Again, “pro-life” is not really about the sanctity of life. If it were, its rabid hierophants would be equally focused on policies that nurture and sustain life such as paid family leave, universal childcare, food justice, gun control and climate change mitigation. But we’re dealing with monsters here. Fueled by misogyny, evangelical Christianity and white nationalist rage, the agenda is to contain and destroy anyone who isn’t a straight white cisgender male. Women are always the first target, especially women of color. To rob us of our right to choose is to dictate how we’ll live and, quite possibly, die.
By the way, what about all the baby daddies out there? Why are they spared this terrorism?
Today, the Senate voted on the Women’s Health Care Protection Act, a bill to codify Roe. There weren’t enough votes to pass the bill, and they knew it going in. It was merely a symbolic measure. Maybe the strategy is to expose anti-choice members of the Senate and use it as leverage in the midterms. Whatever. The truth of the matter is that at present, we’re backed into a corner on this. For now, Roe is still the law of the land. However, many states have already put severe restrictions on access. And other states seem to be in a hot competition to see which can create the most draconian legislation possible. Louisiana is in the lead with a bill that would define abortion as homicide. It would also outlaw in-vitro fertilization and emergency contraception. The creativity of hatred is astonishing.

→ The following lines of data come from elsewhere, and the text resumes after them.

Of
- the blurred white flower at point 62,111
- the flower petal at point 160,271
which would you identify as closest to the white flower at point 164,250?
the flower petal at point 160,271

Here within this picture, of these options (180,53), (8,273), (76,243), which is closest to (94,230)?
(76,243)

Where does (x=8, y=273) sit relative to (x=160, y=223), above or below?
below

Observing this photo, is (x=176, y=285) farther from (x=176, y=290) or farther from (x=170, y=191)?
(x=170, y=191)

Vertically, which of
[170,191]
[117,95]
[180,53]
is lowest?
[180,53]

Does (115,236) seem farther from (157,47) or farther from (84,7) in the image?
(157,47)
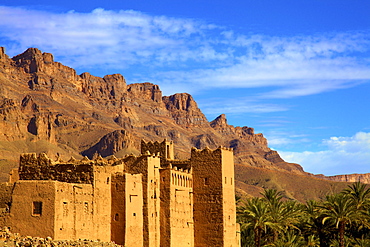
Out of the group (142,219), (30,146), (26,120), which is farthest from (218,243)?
(26,120)

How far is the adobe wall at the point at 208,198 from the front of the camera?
5338cm

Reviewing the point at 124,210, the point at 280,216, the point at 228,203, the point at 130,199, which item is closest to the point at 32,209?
the point at 124,210

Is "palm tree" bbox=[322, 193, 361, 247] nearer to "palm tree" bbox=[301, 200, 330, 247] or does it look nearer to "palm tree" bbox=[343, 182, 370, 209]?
"palm tree" bbox=[301, 200, 330, 247]

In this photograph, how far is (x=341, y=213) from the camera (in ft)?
195

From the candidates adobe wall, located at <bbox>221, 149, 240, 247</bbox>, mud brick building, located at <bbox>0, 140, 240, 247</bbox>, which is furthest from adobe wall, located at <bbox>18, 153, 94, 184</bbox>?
adobe wall, located at <bbox>221, 149, 240, 247</bbox>

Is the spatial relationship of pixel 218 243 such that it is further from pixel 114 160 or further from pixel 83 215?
pixel 83 215

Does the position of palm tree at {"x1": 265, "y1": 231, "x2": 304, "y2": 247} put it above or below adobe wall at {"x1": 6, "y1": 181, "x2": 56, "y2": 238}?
below

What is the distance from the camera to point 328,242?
66125mm

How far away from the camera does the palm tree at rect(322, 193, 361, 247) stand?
5925 cm

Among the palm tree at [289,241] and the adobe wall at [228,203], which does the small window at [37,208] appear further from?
the palm tree at [289,241]

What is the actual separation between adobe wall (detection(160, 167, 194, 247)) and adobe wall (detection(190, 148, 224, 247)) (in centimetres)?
64

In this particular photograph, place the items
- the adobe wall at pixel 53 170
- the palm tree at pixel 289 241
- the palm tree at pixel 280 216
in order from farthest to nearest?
the palm tree at pixel 280 216 < the palm tree at pixel 289 241 < the adobe wall at pixel 53 170

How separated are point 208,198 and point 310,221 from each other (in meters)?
15.4

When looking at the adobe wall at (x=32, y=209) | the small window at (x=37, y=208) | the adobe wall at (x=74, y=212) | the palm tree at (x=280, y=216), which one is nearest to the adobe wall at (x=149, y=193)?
the adobe wall at (x=74, y=212)
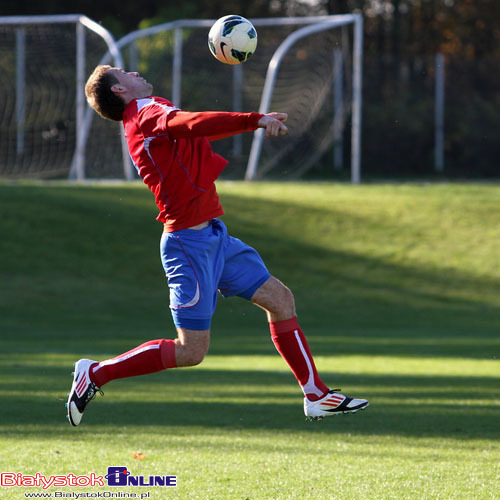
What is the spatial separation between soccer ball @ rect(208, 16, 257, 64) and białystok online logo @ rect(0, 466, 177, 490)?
285 cm

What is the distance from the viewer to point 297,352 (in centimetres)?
638

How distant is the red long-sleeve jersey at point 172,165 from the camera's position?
6086 mm

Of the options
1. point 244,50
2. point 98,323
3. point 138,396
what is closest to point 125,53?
point 98,323

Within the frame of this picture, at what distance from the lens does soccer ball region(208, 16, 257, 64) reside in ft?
21.8

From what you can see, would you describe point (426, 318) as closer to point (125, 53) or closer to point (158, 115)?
point (158, 115)

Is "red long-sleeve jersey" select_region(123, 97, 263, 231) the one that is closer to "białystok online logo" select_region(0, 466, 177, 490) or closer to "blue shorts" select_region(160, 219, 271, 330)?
"blue shorts" select_region(160, 219, 271, 330)

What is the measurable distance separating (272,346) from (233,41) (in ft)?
26.0

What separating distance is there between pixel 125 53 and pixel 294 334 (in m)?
25.5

Should Roe get overturned, my hope is that pro-choice states could hold on to their sovereignty. At the very least, there would be safe havens for women needing these services, assuming they were residents or had the means to travel to said states. But a nationwide ban is a real and chilling possibility. And then what? For my part, I’ll be happy to break the law. I’m no longer of childbearing age but I will do anything in my power to help any pregnant woman who finds herself in this nightmare situation. I will aid and abet. I will defy. I will become a criminal. If they take away one woman’s autonomy, they’ve taken away the autonomy of all women. So, what in God’s name is there left to lose?
“For today, the women of this nation will retain the liberty to control their destinies.
But the signs are evident and very ominous, and a chill wind blows.”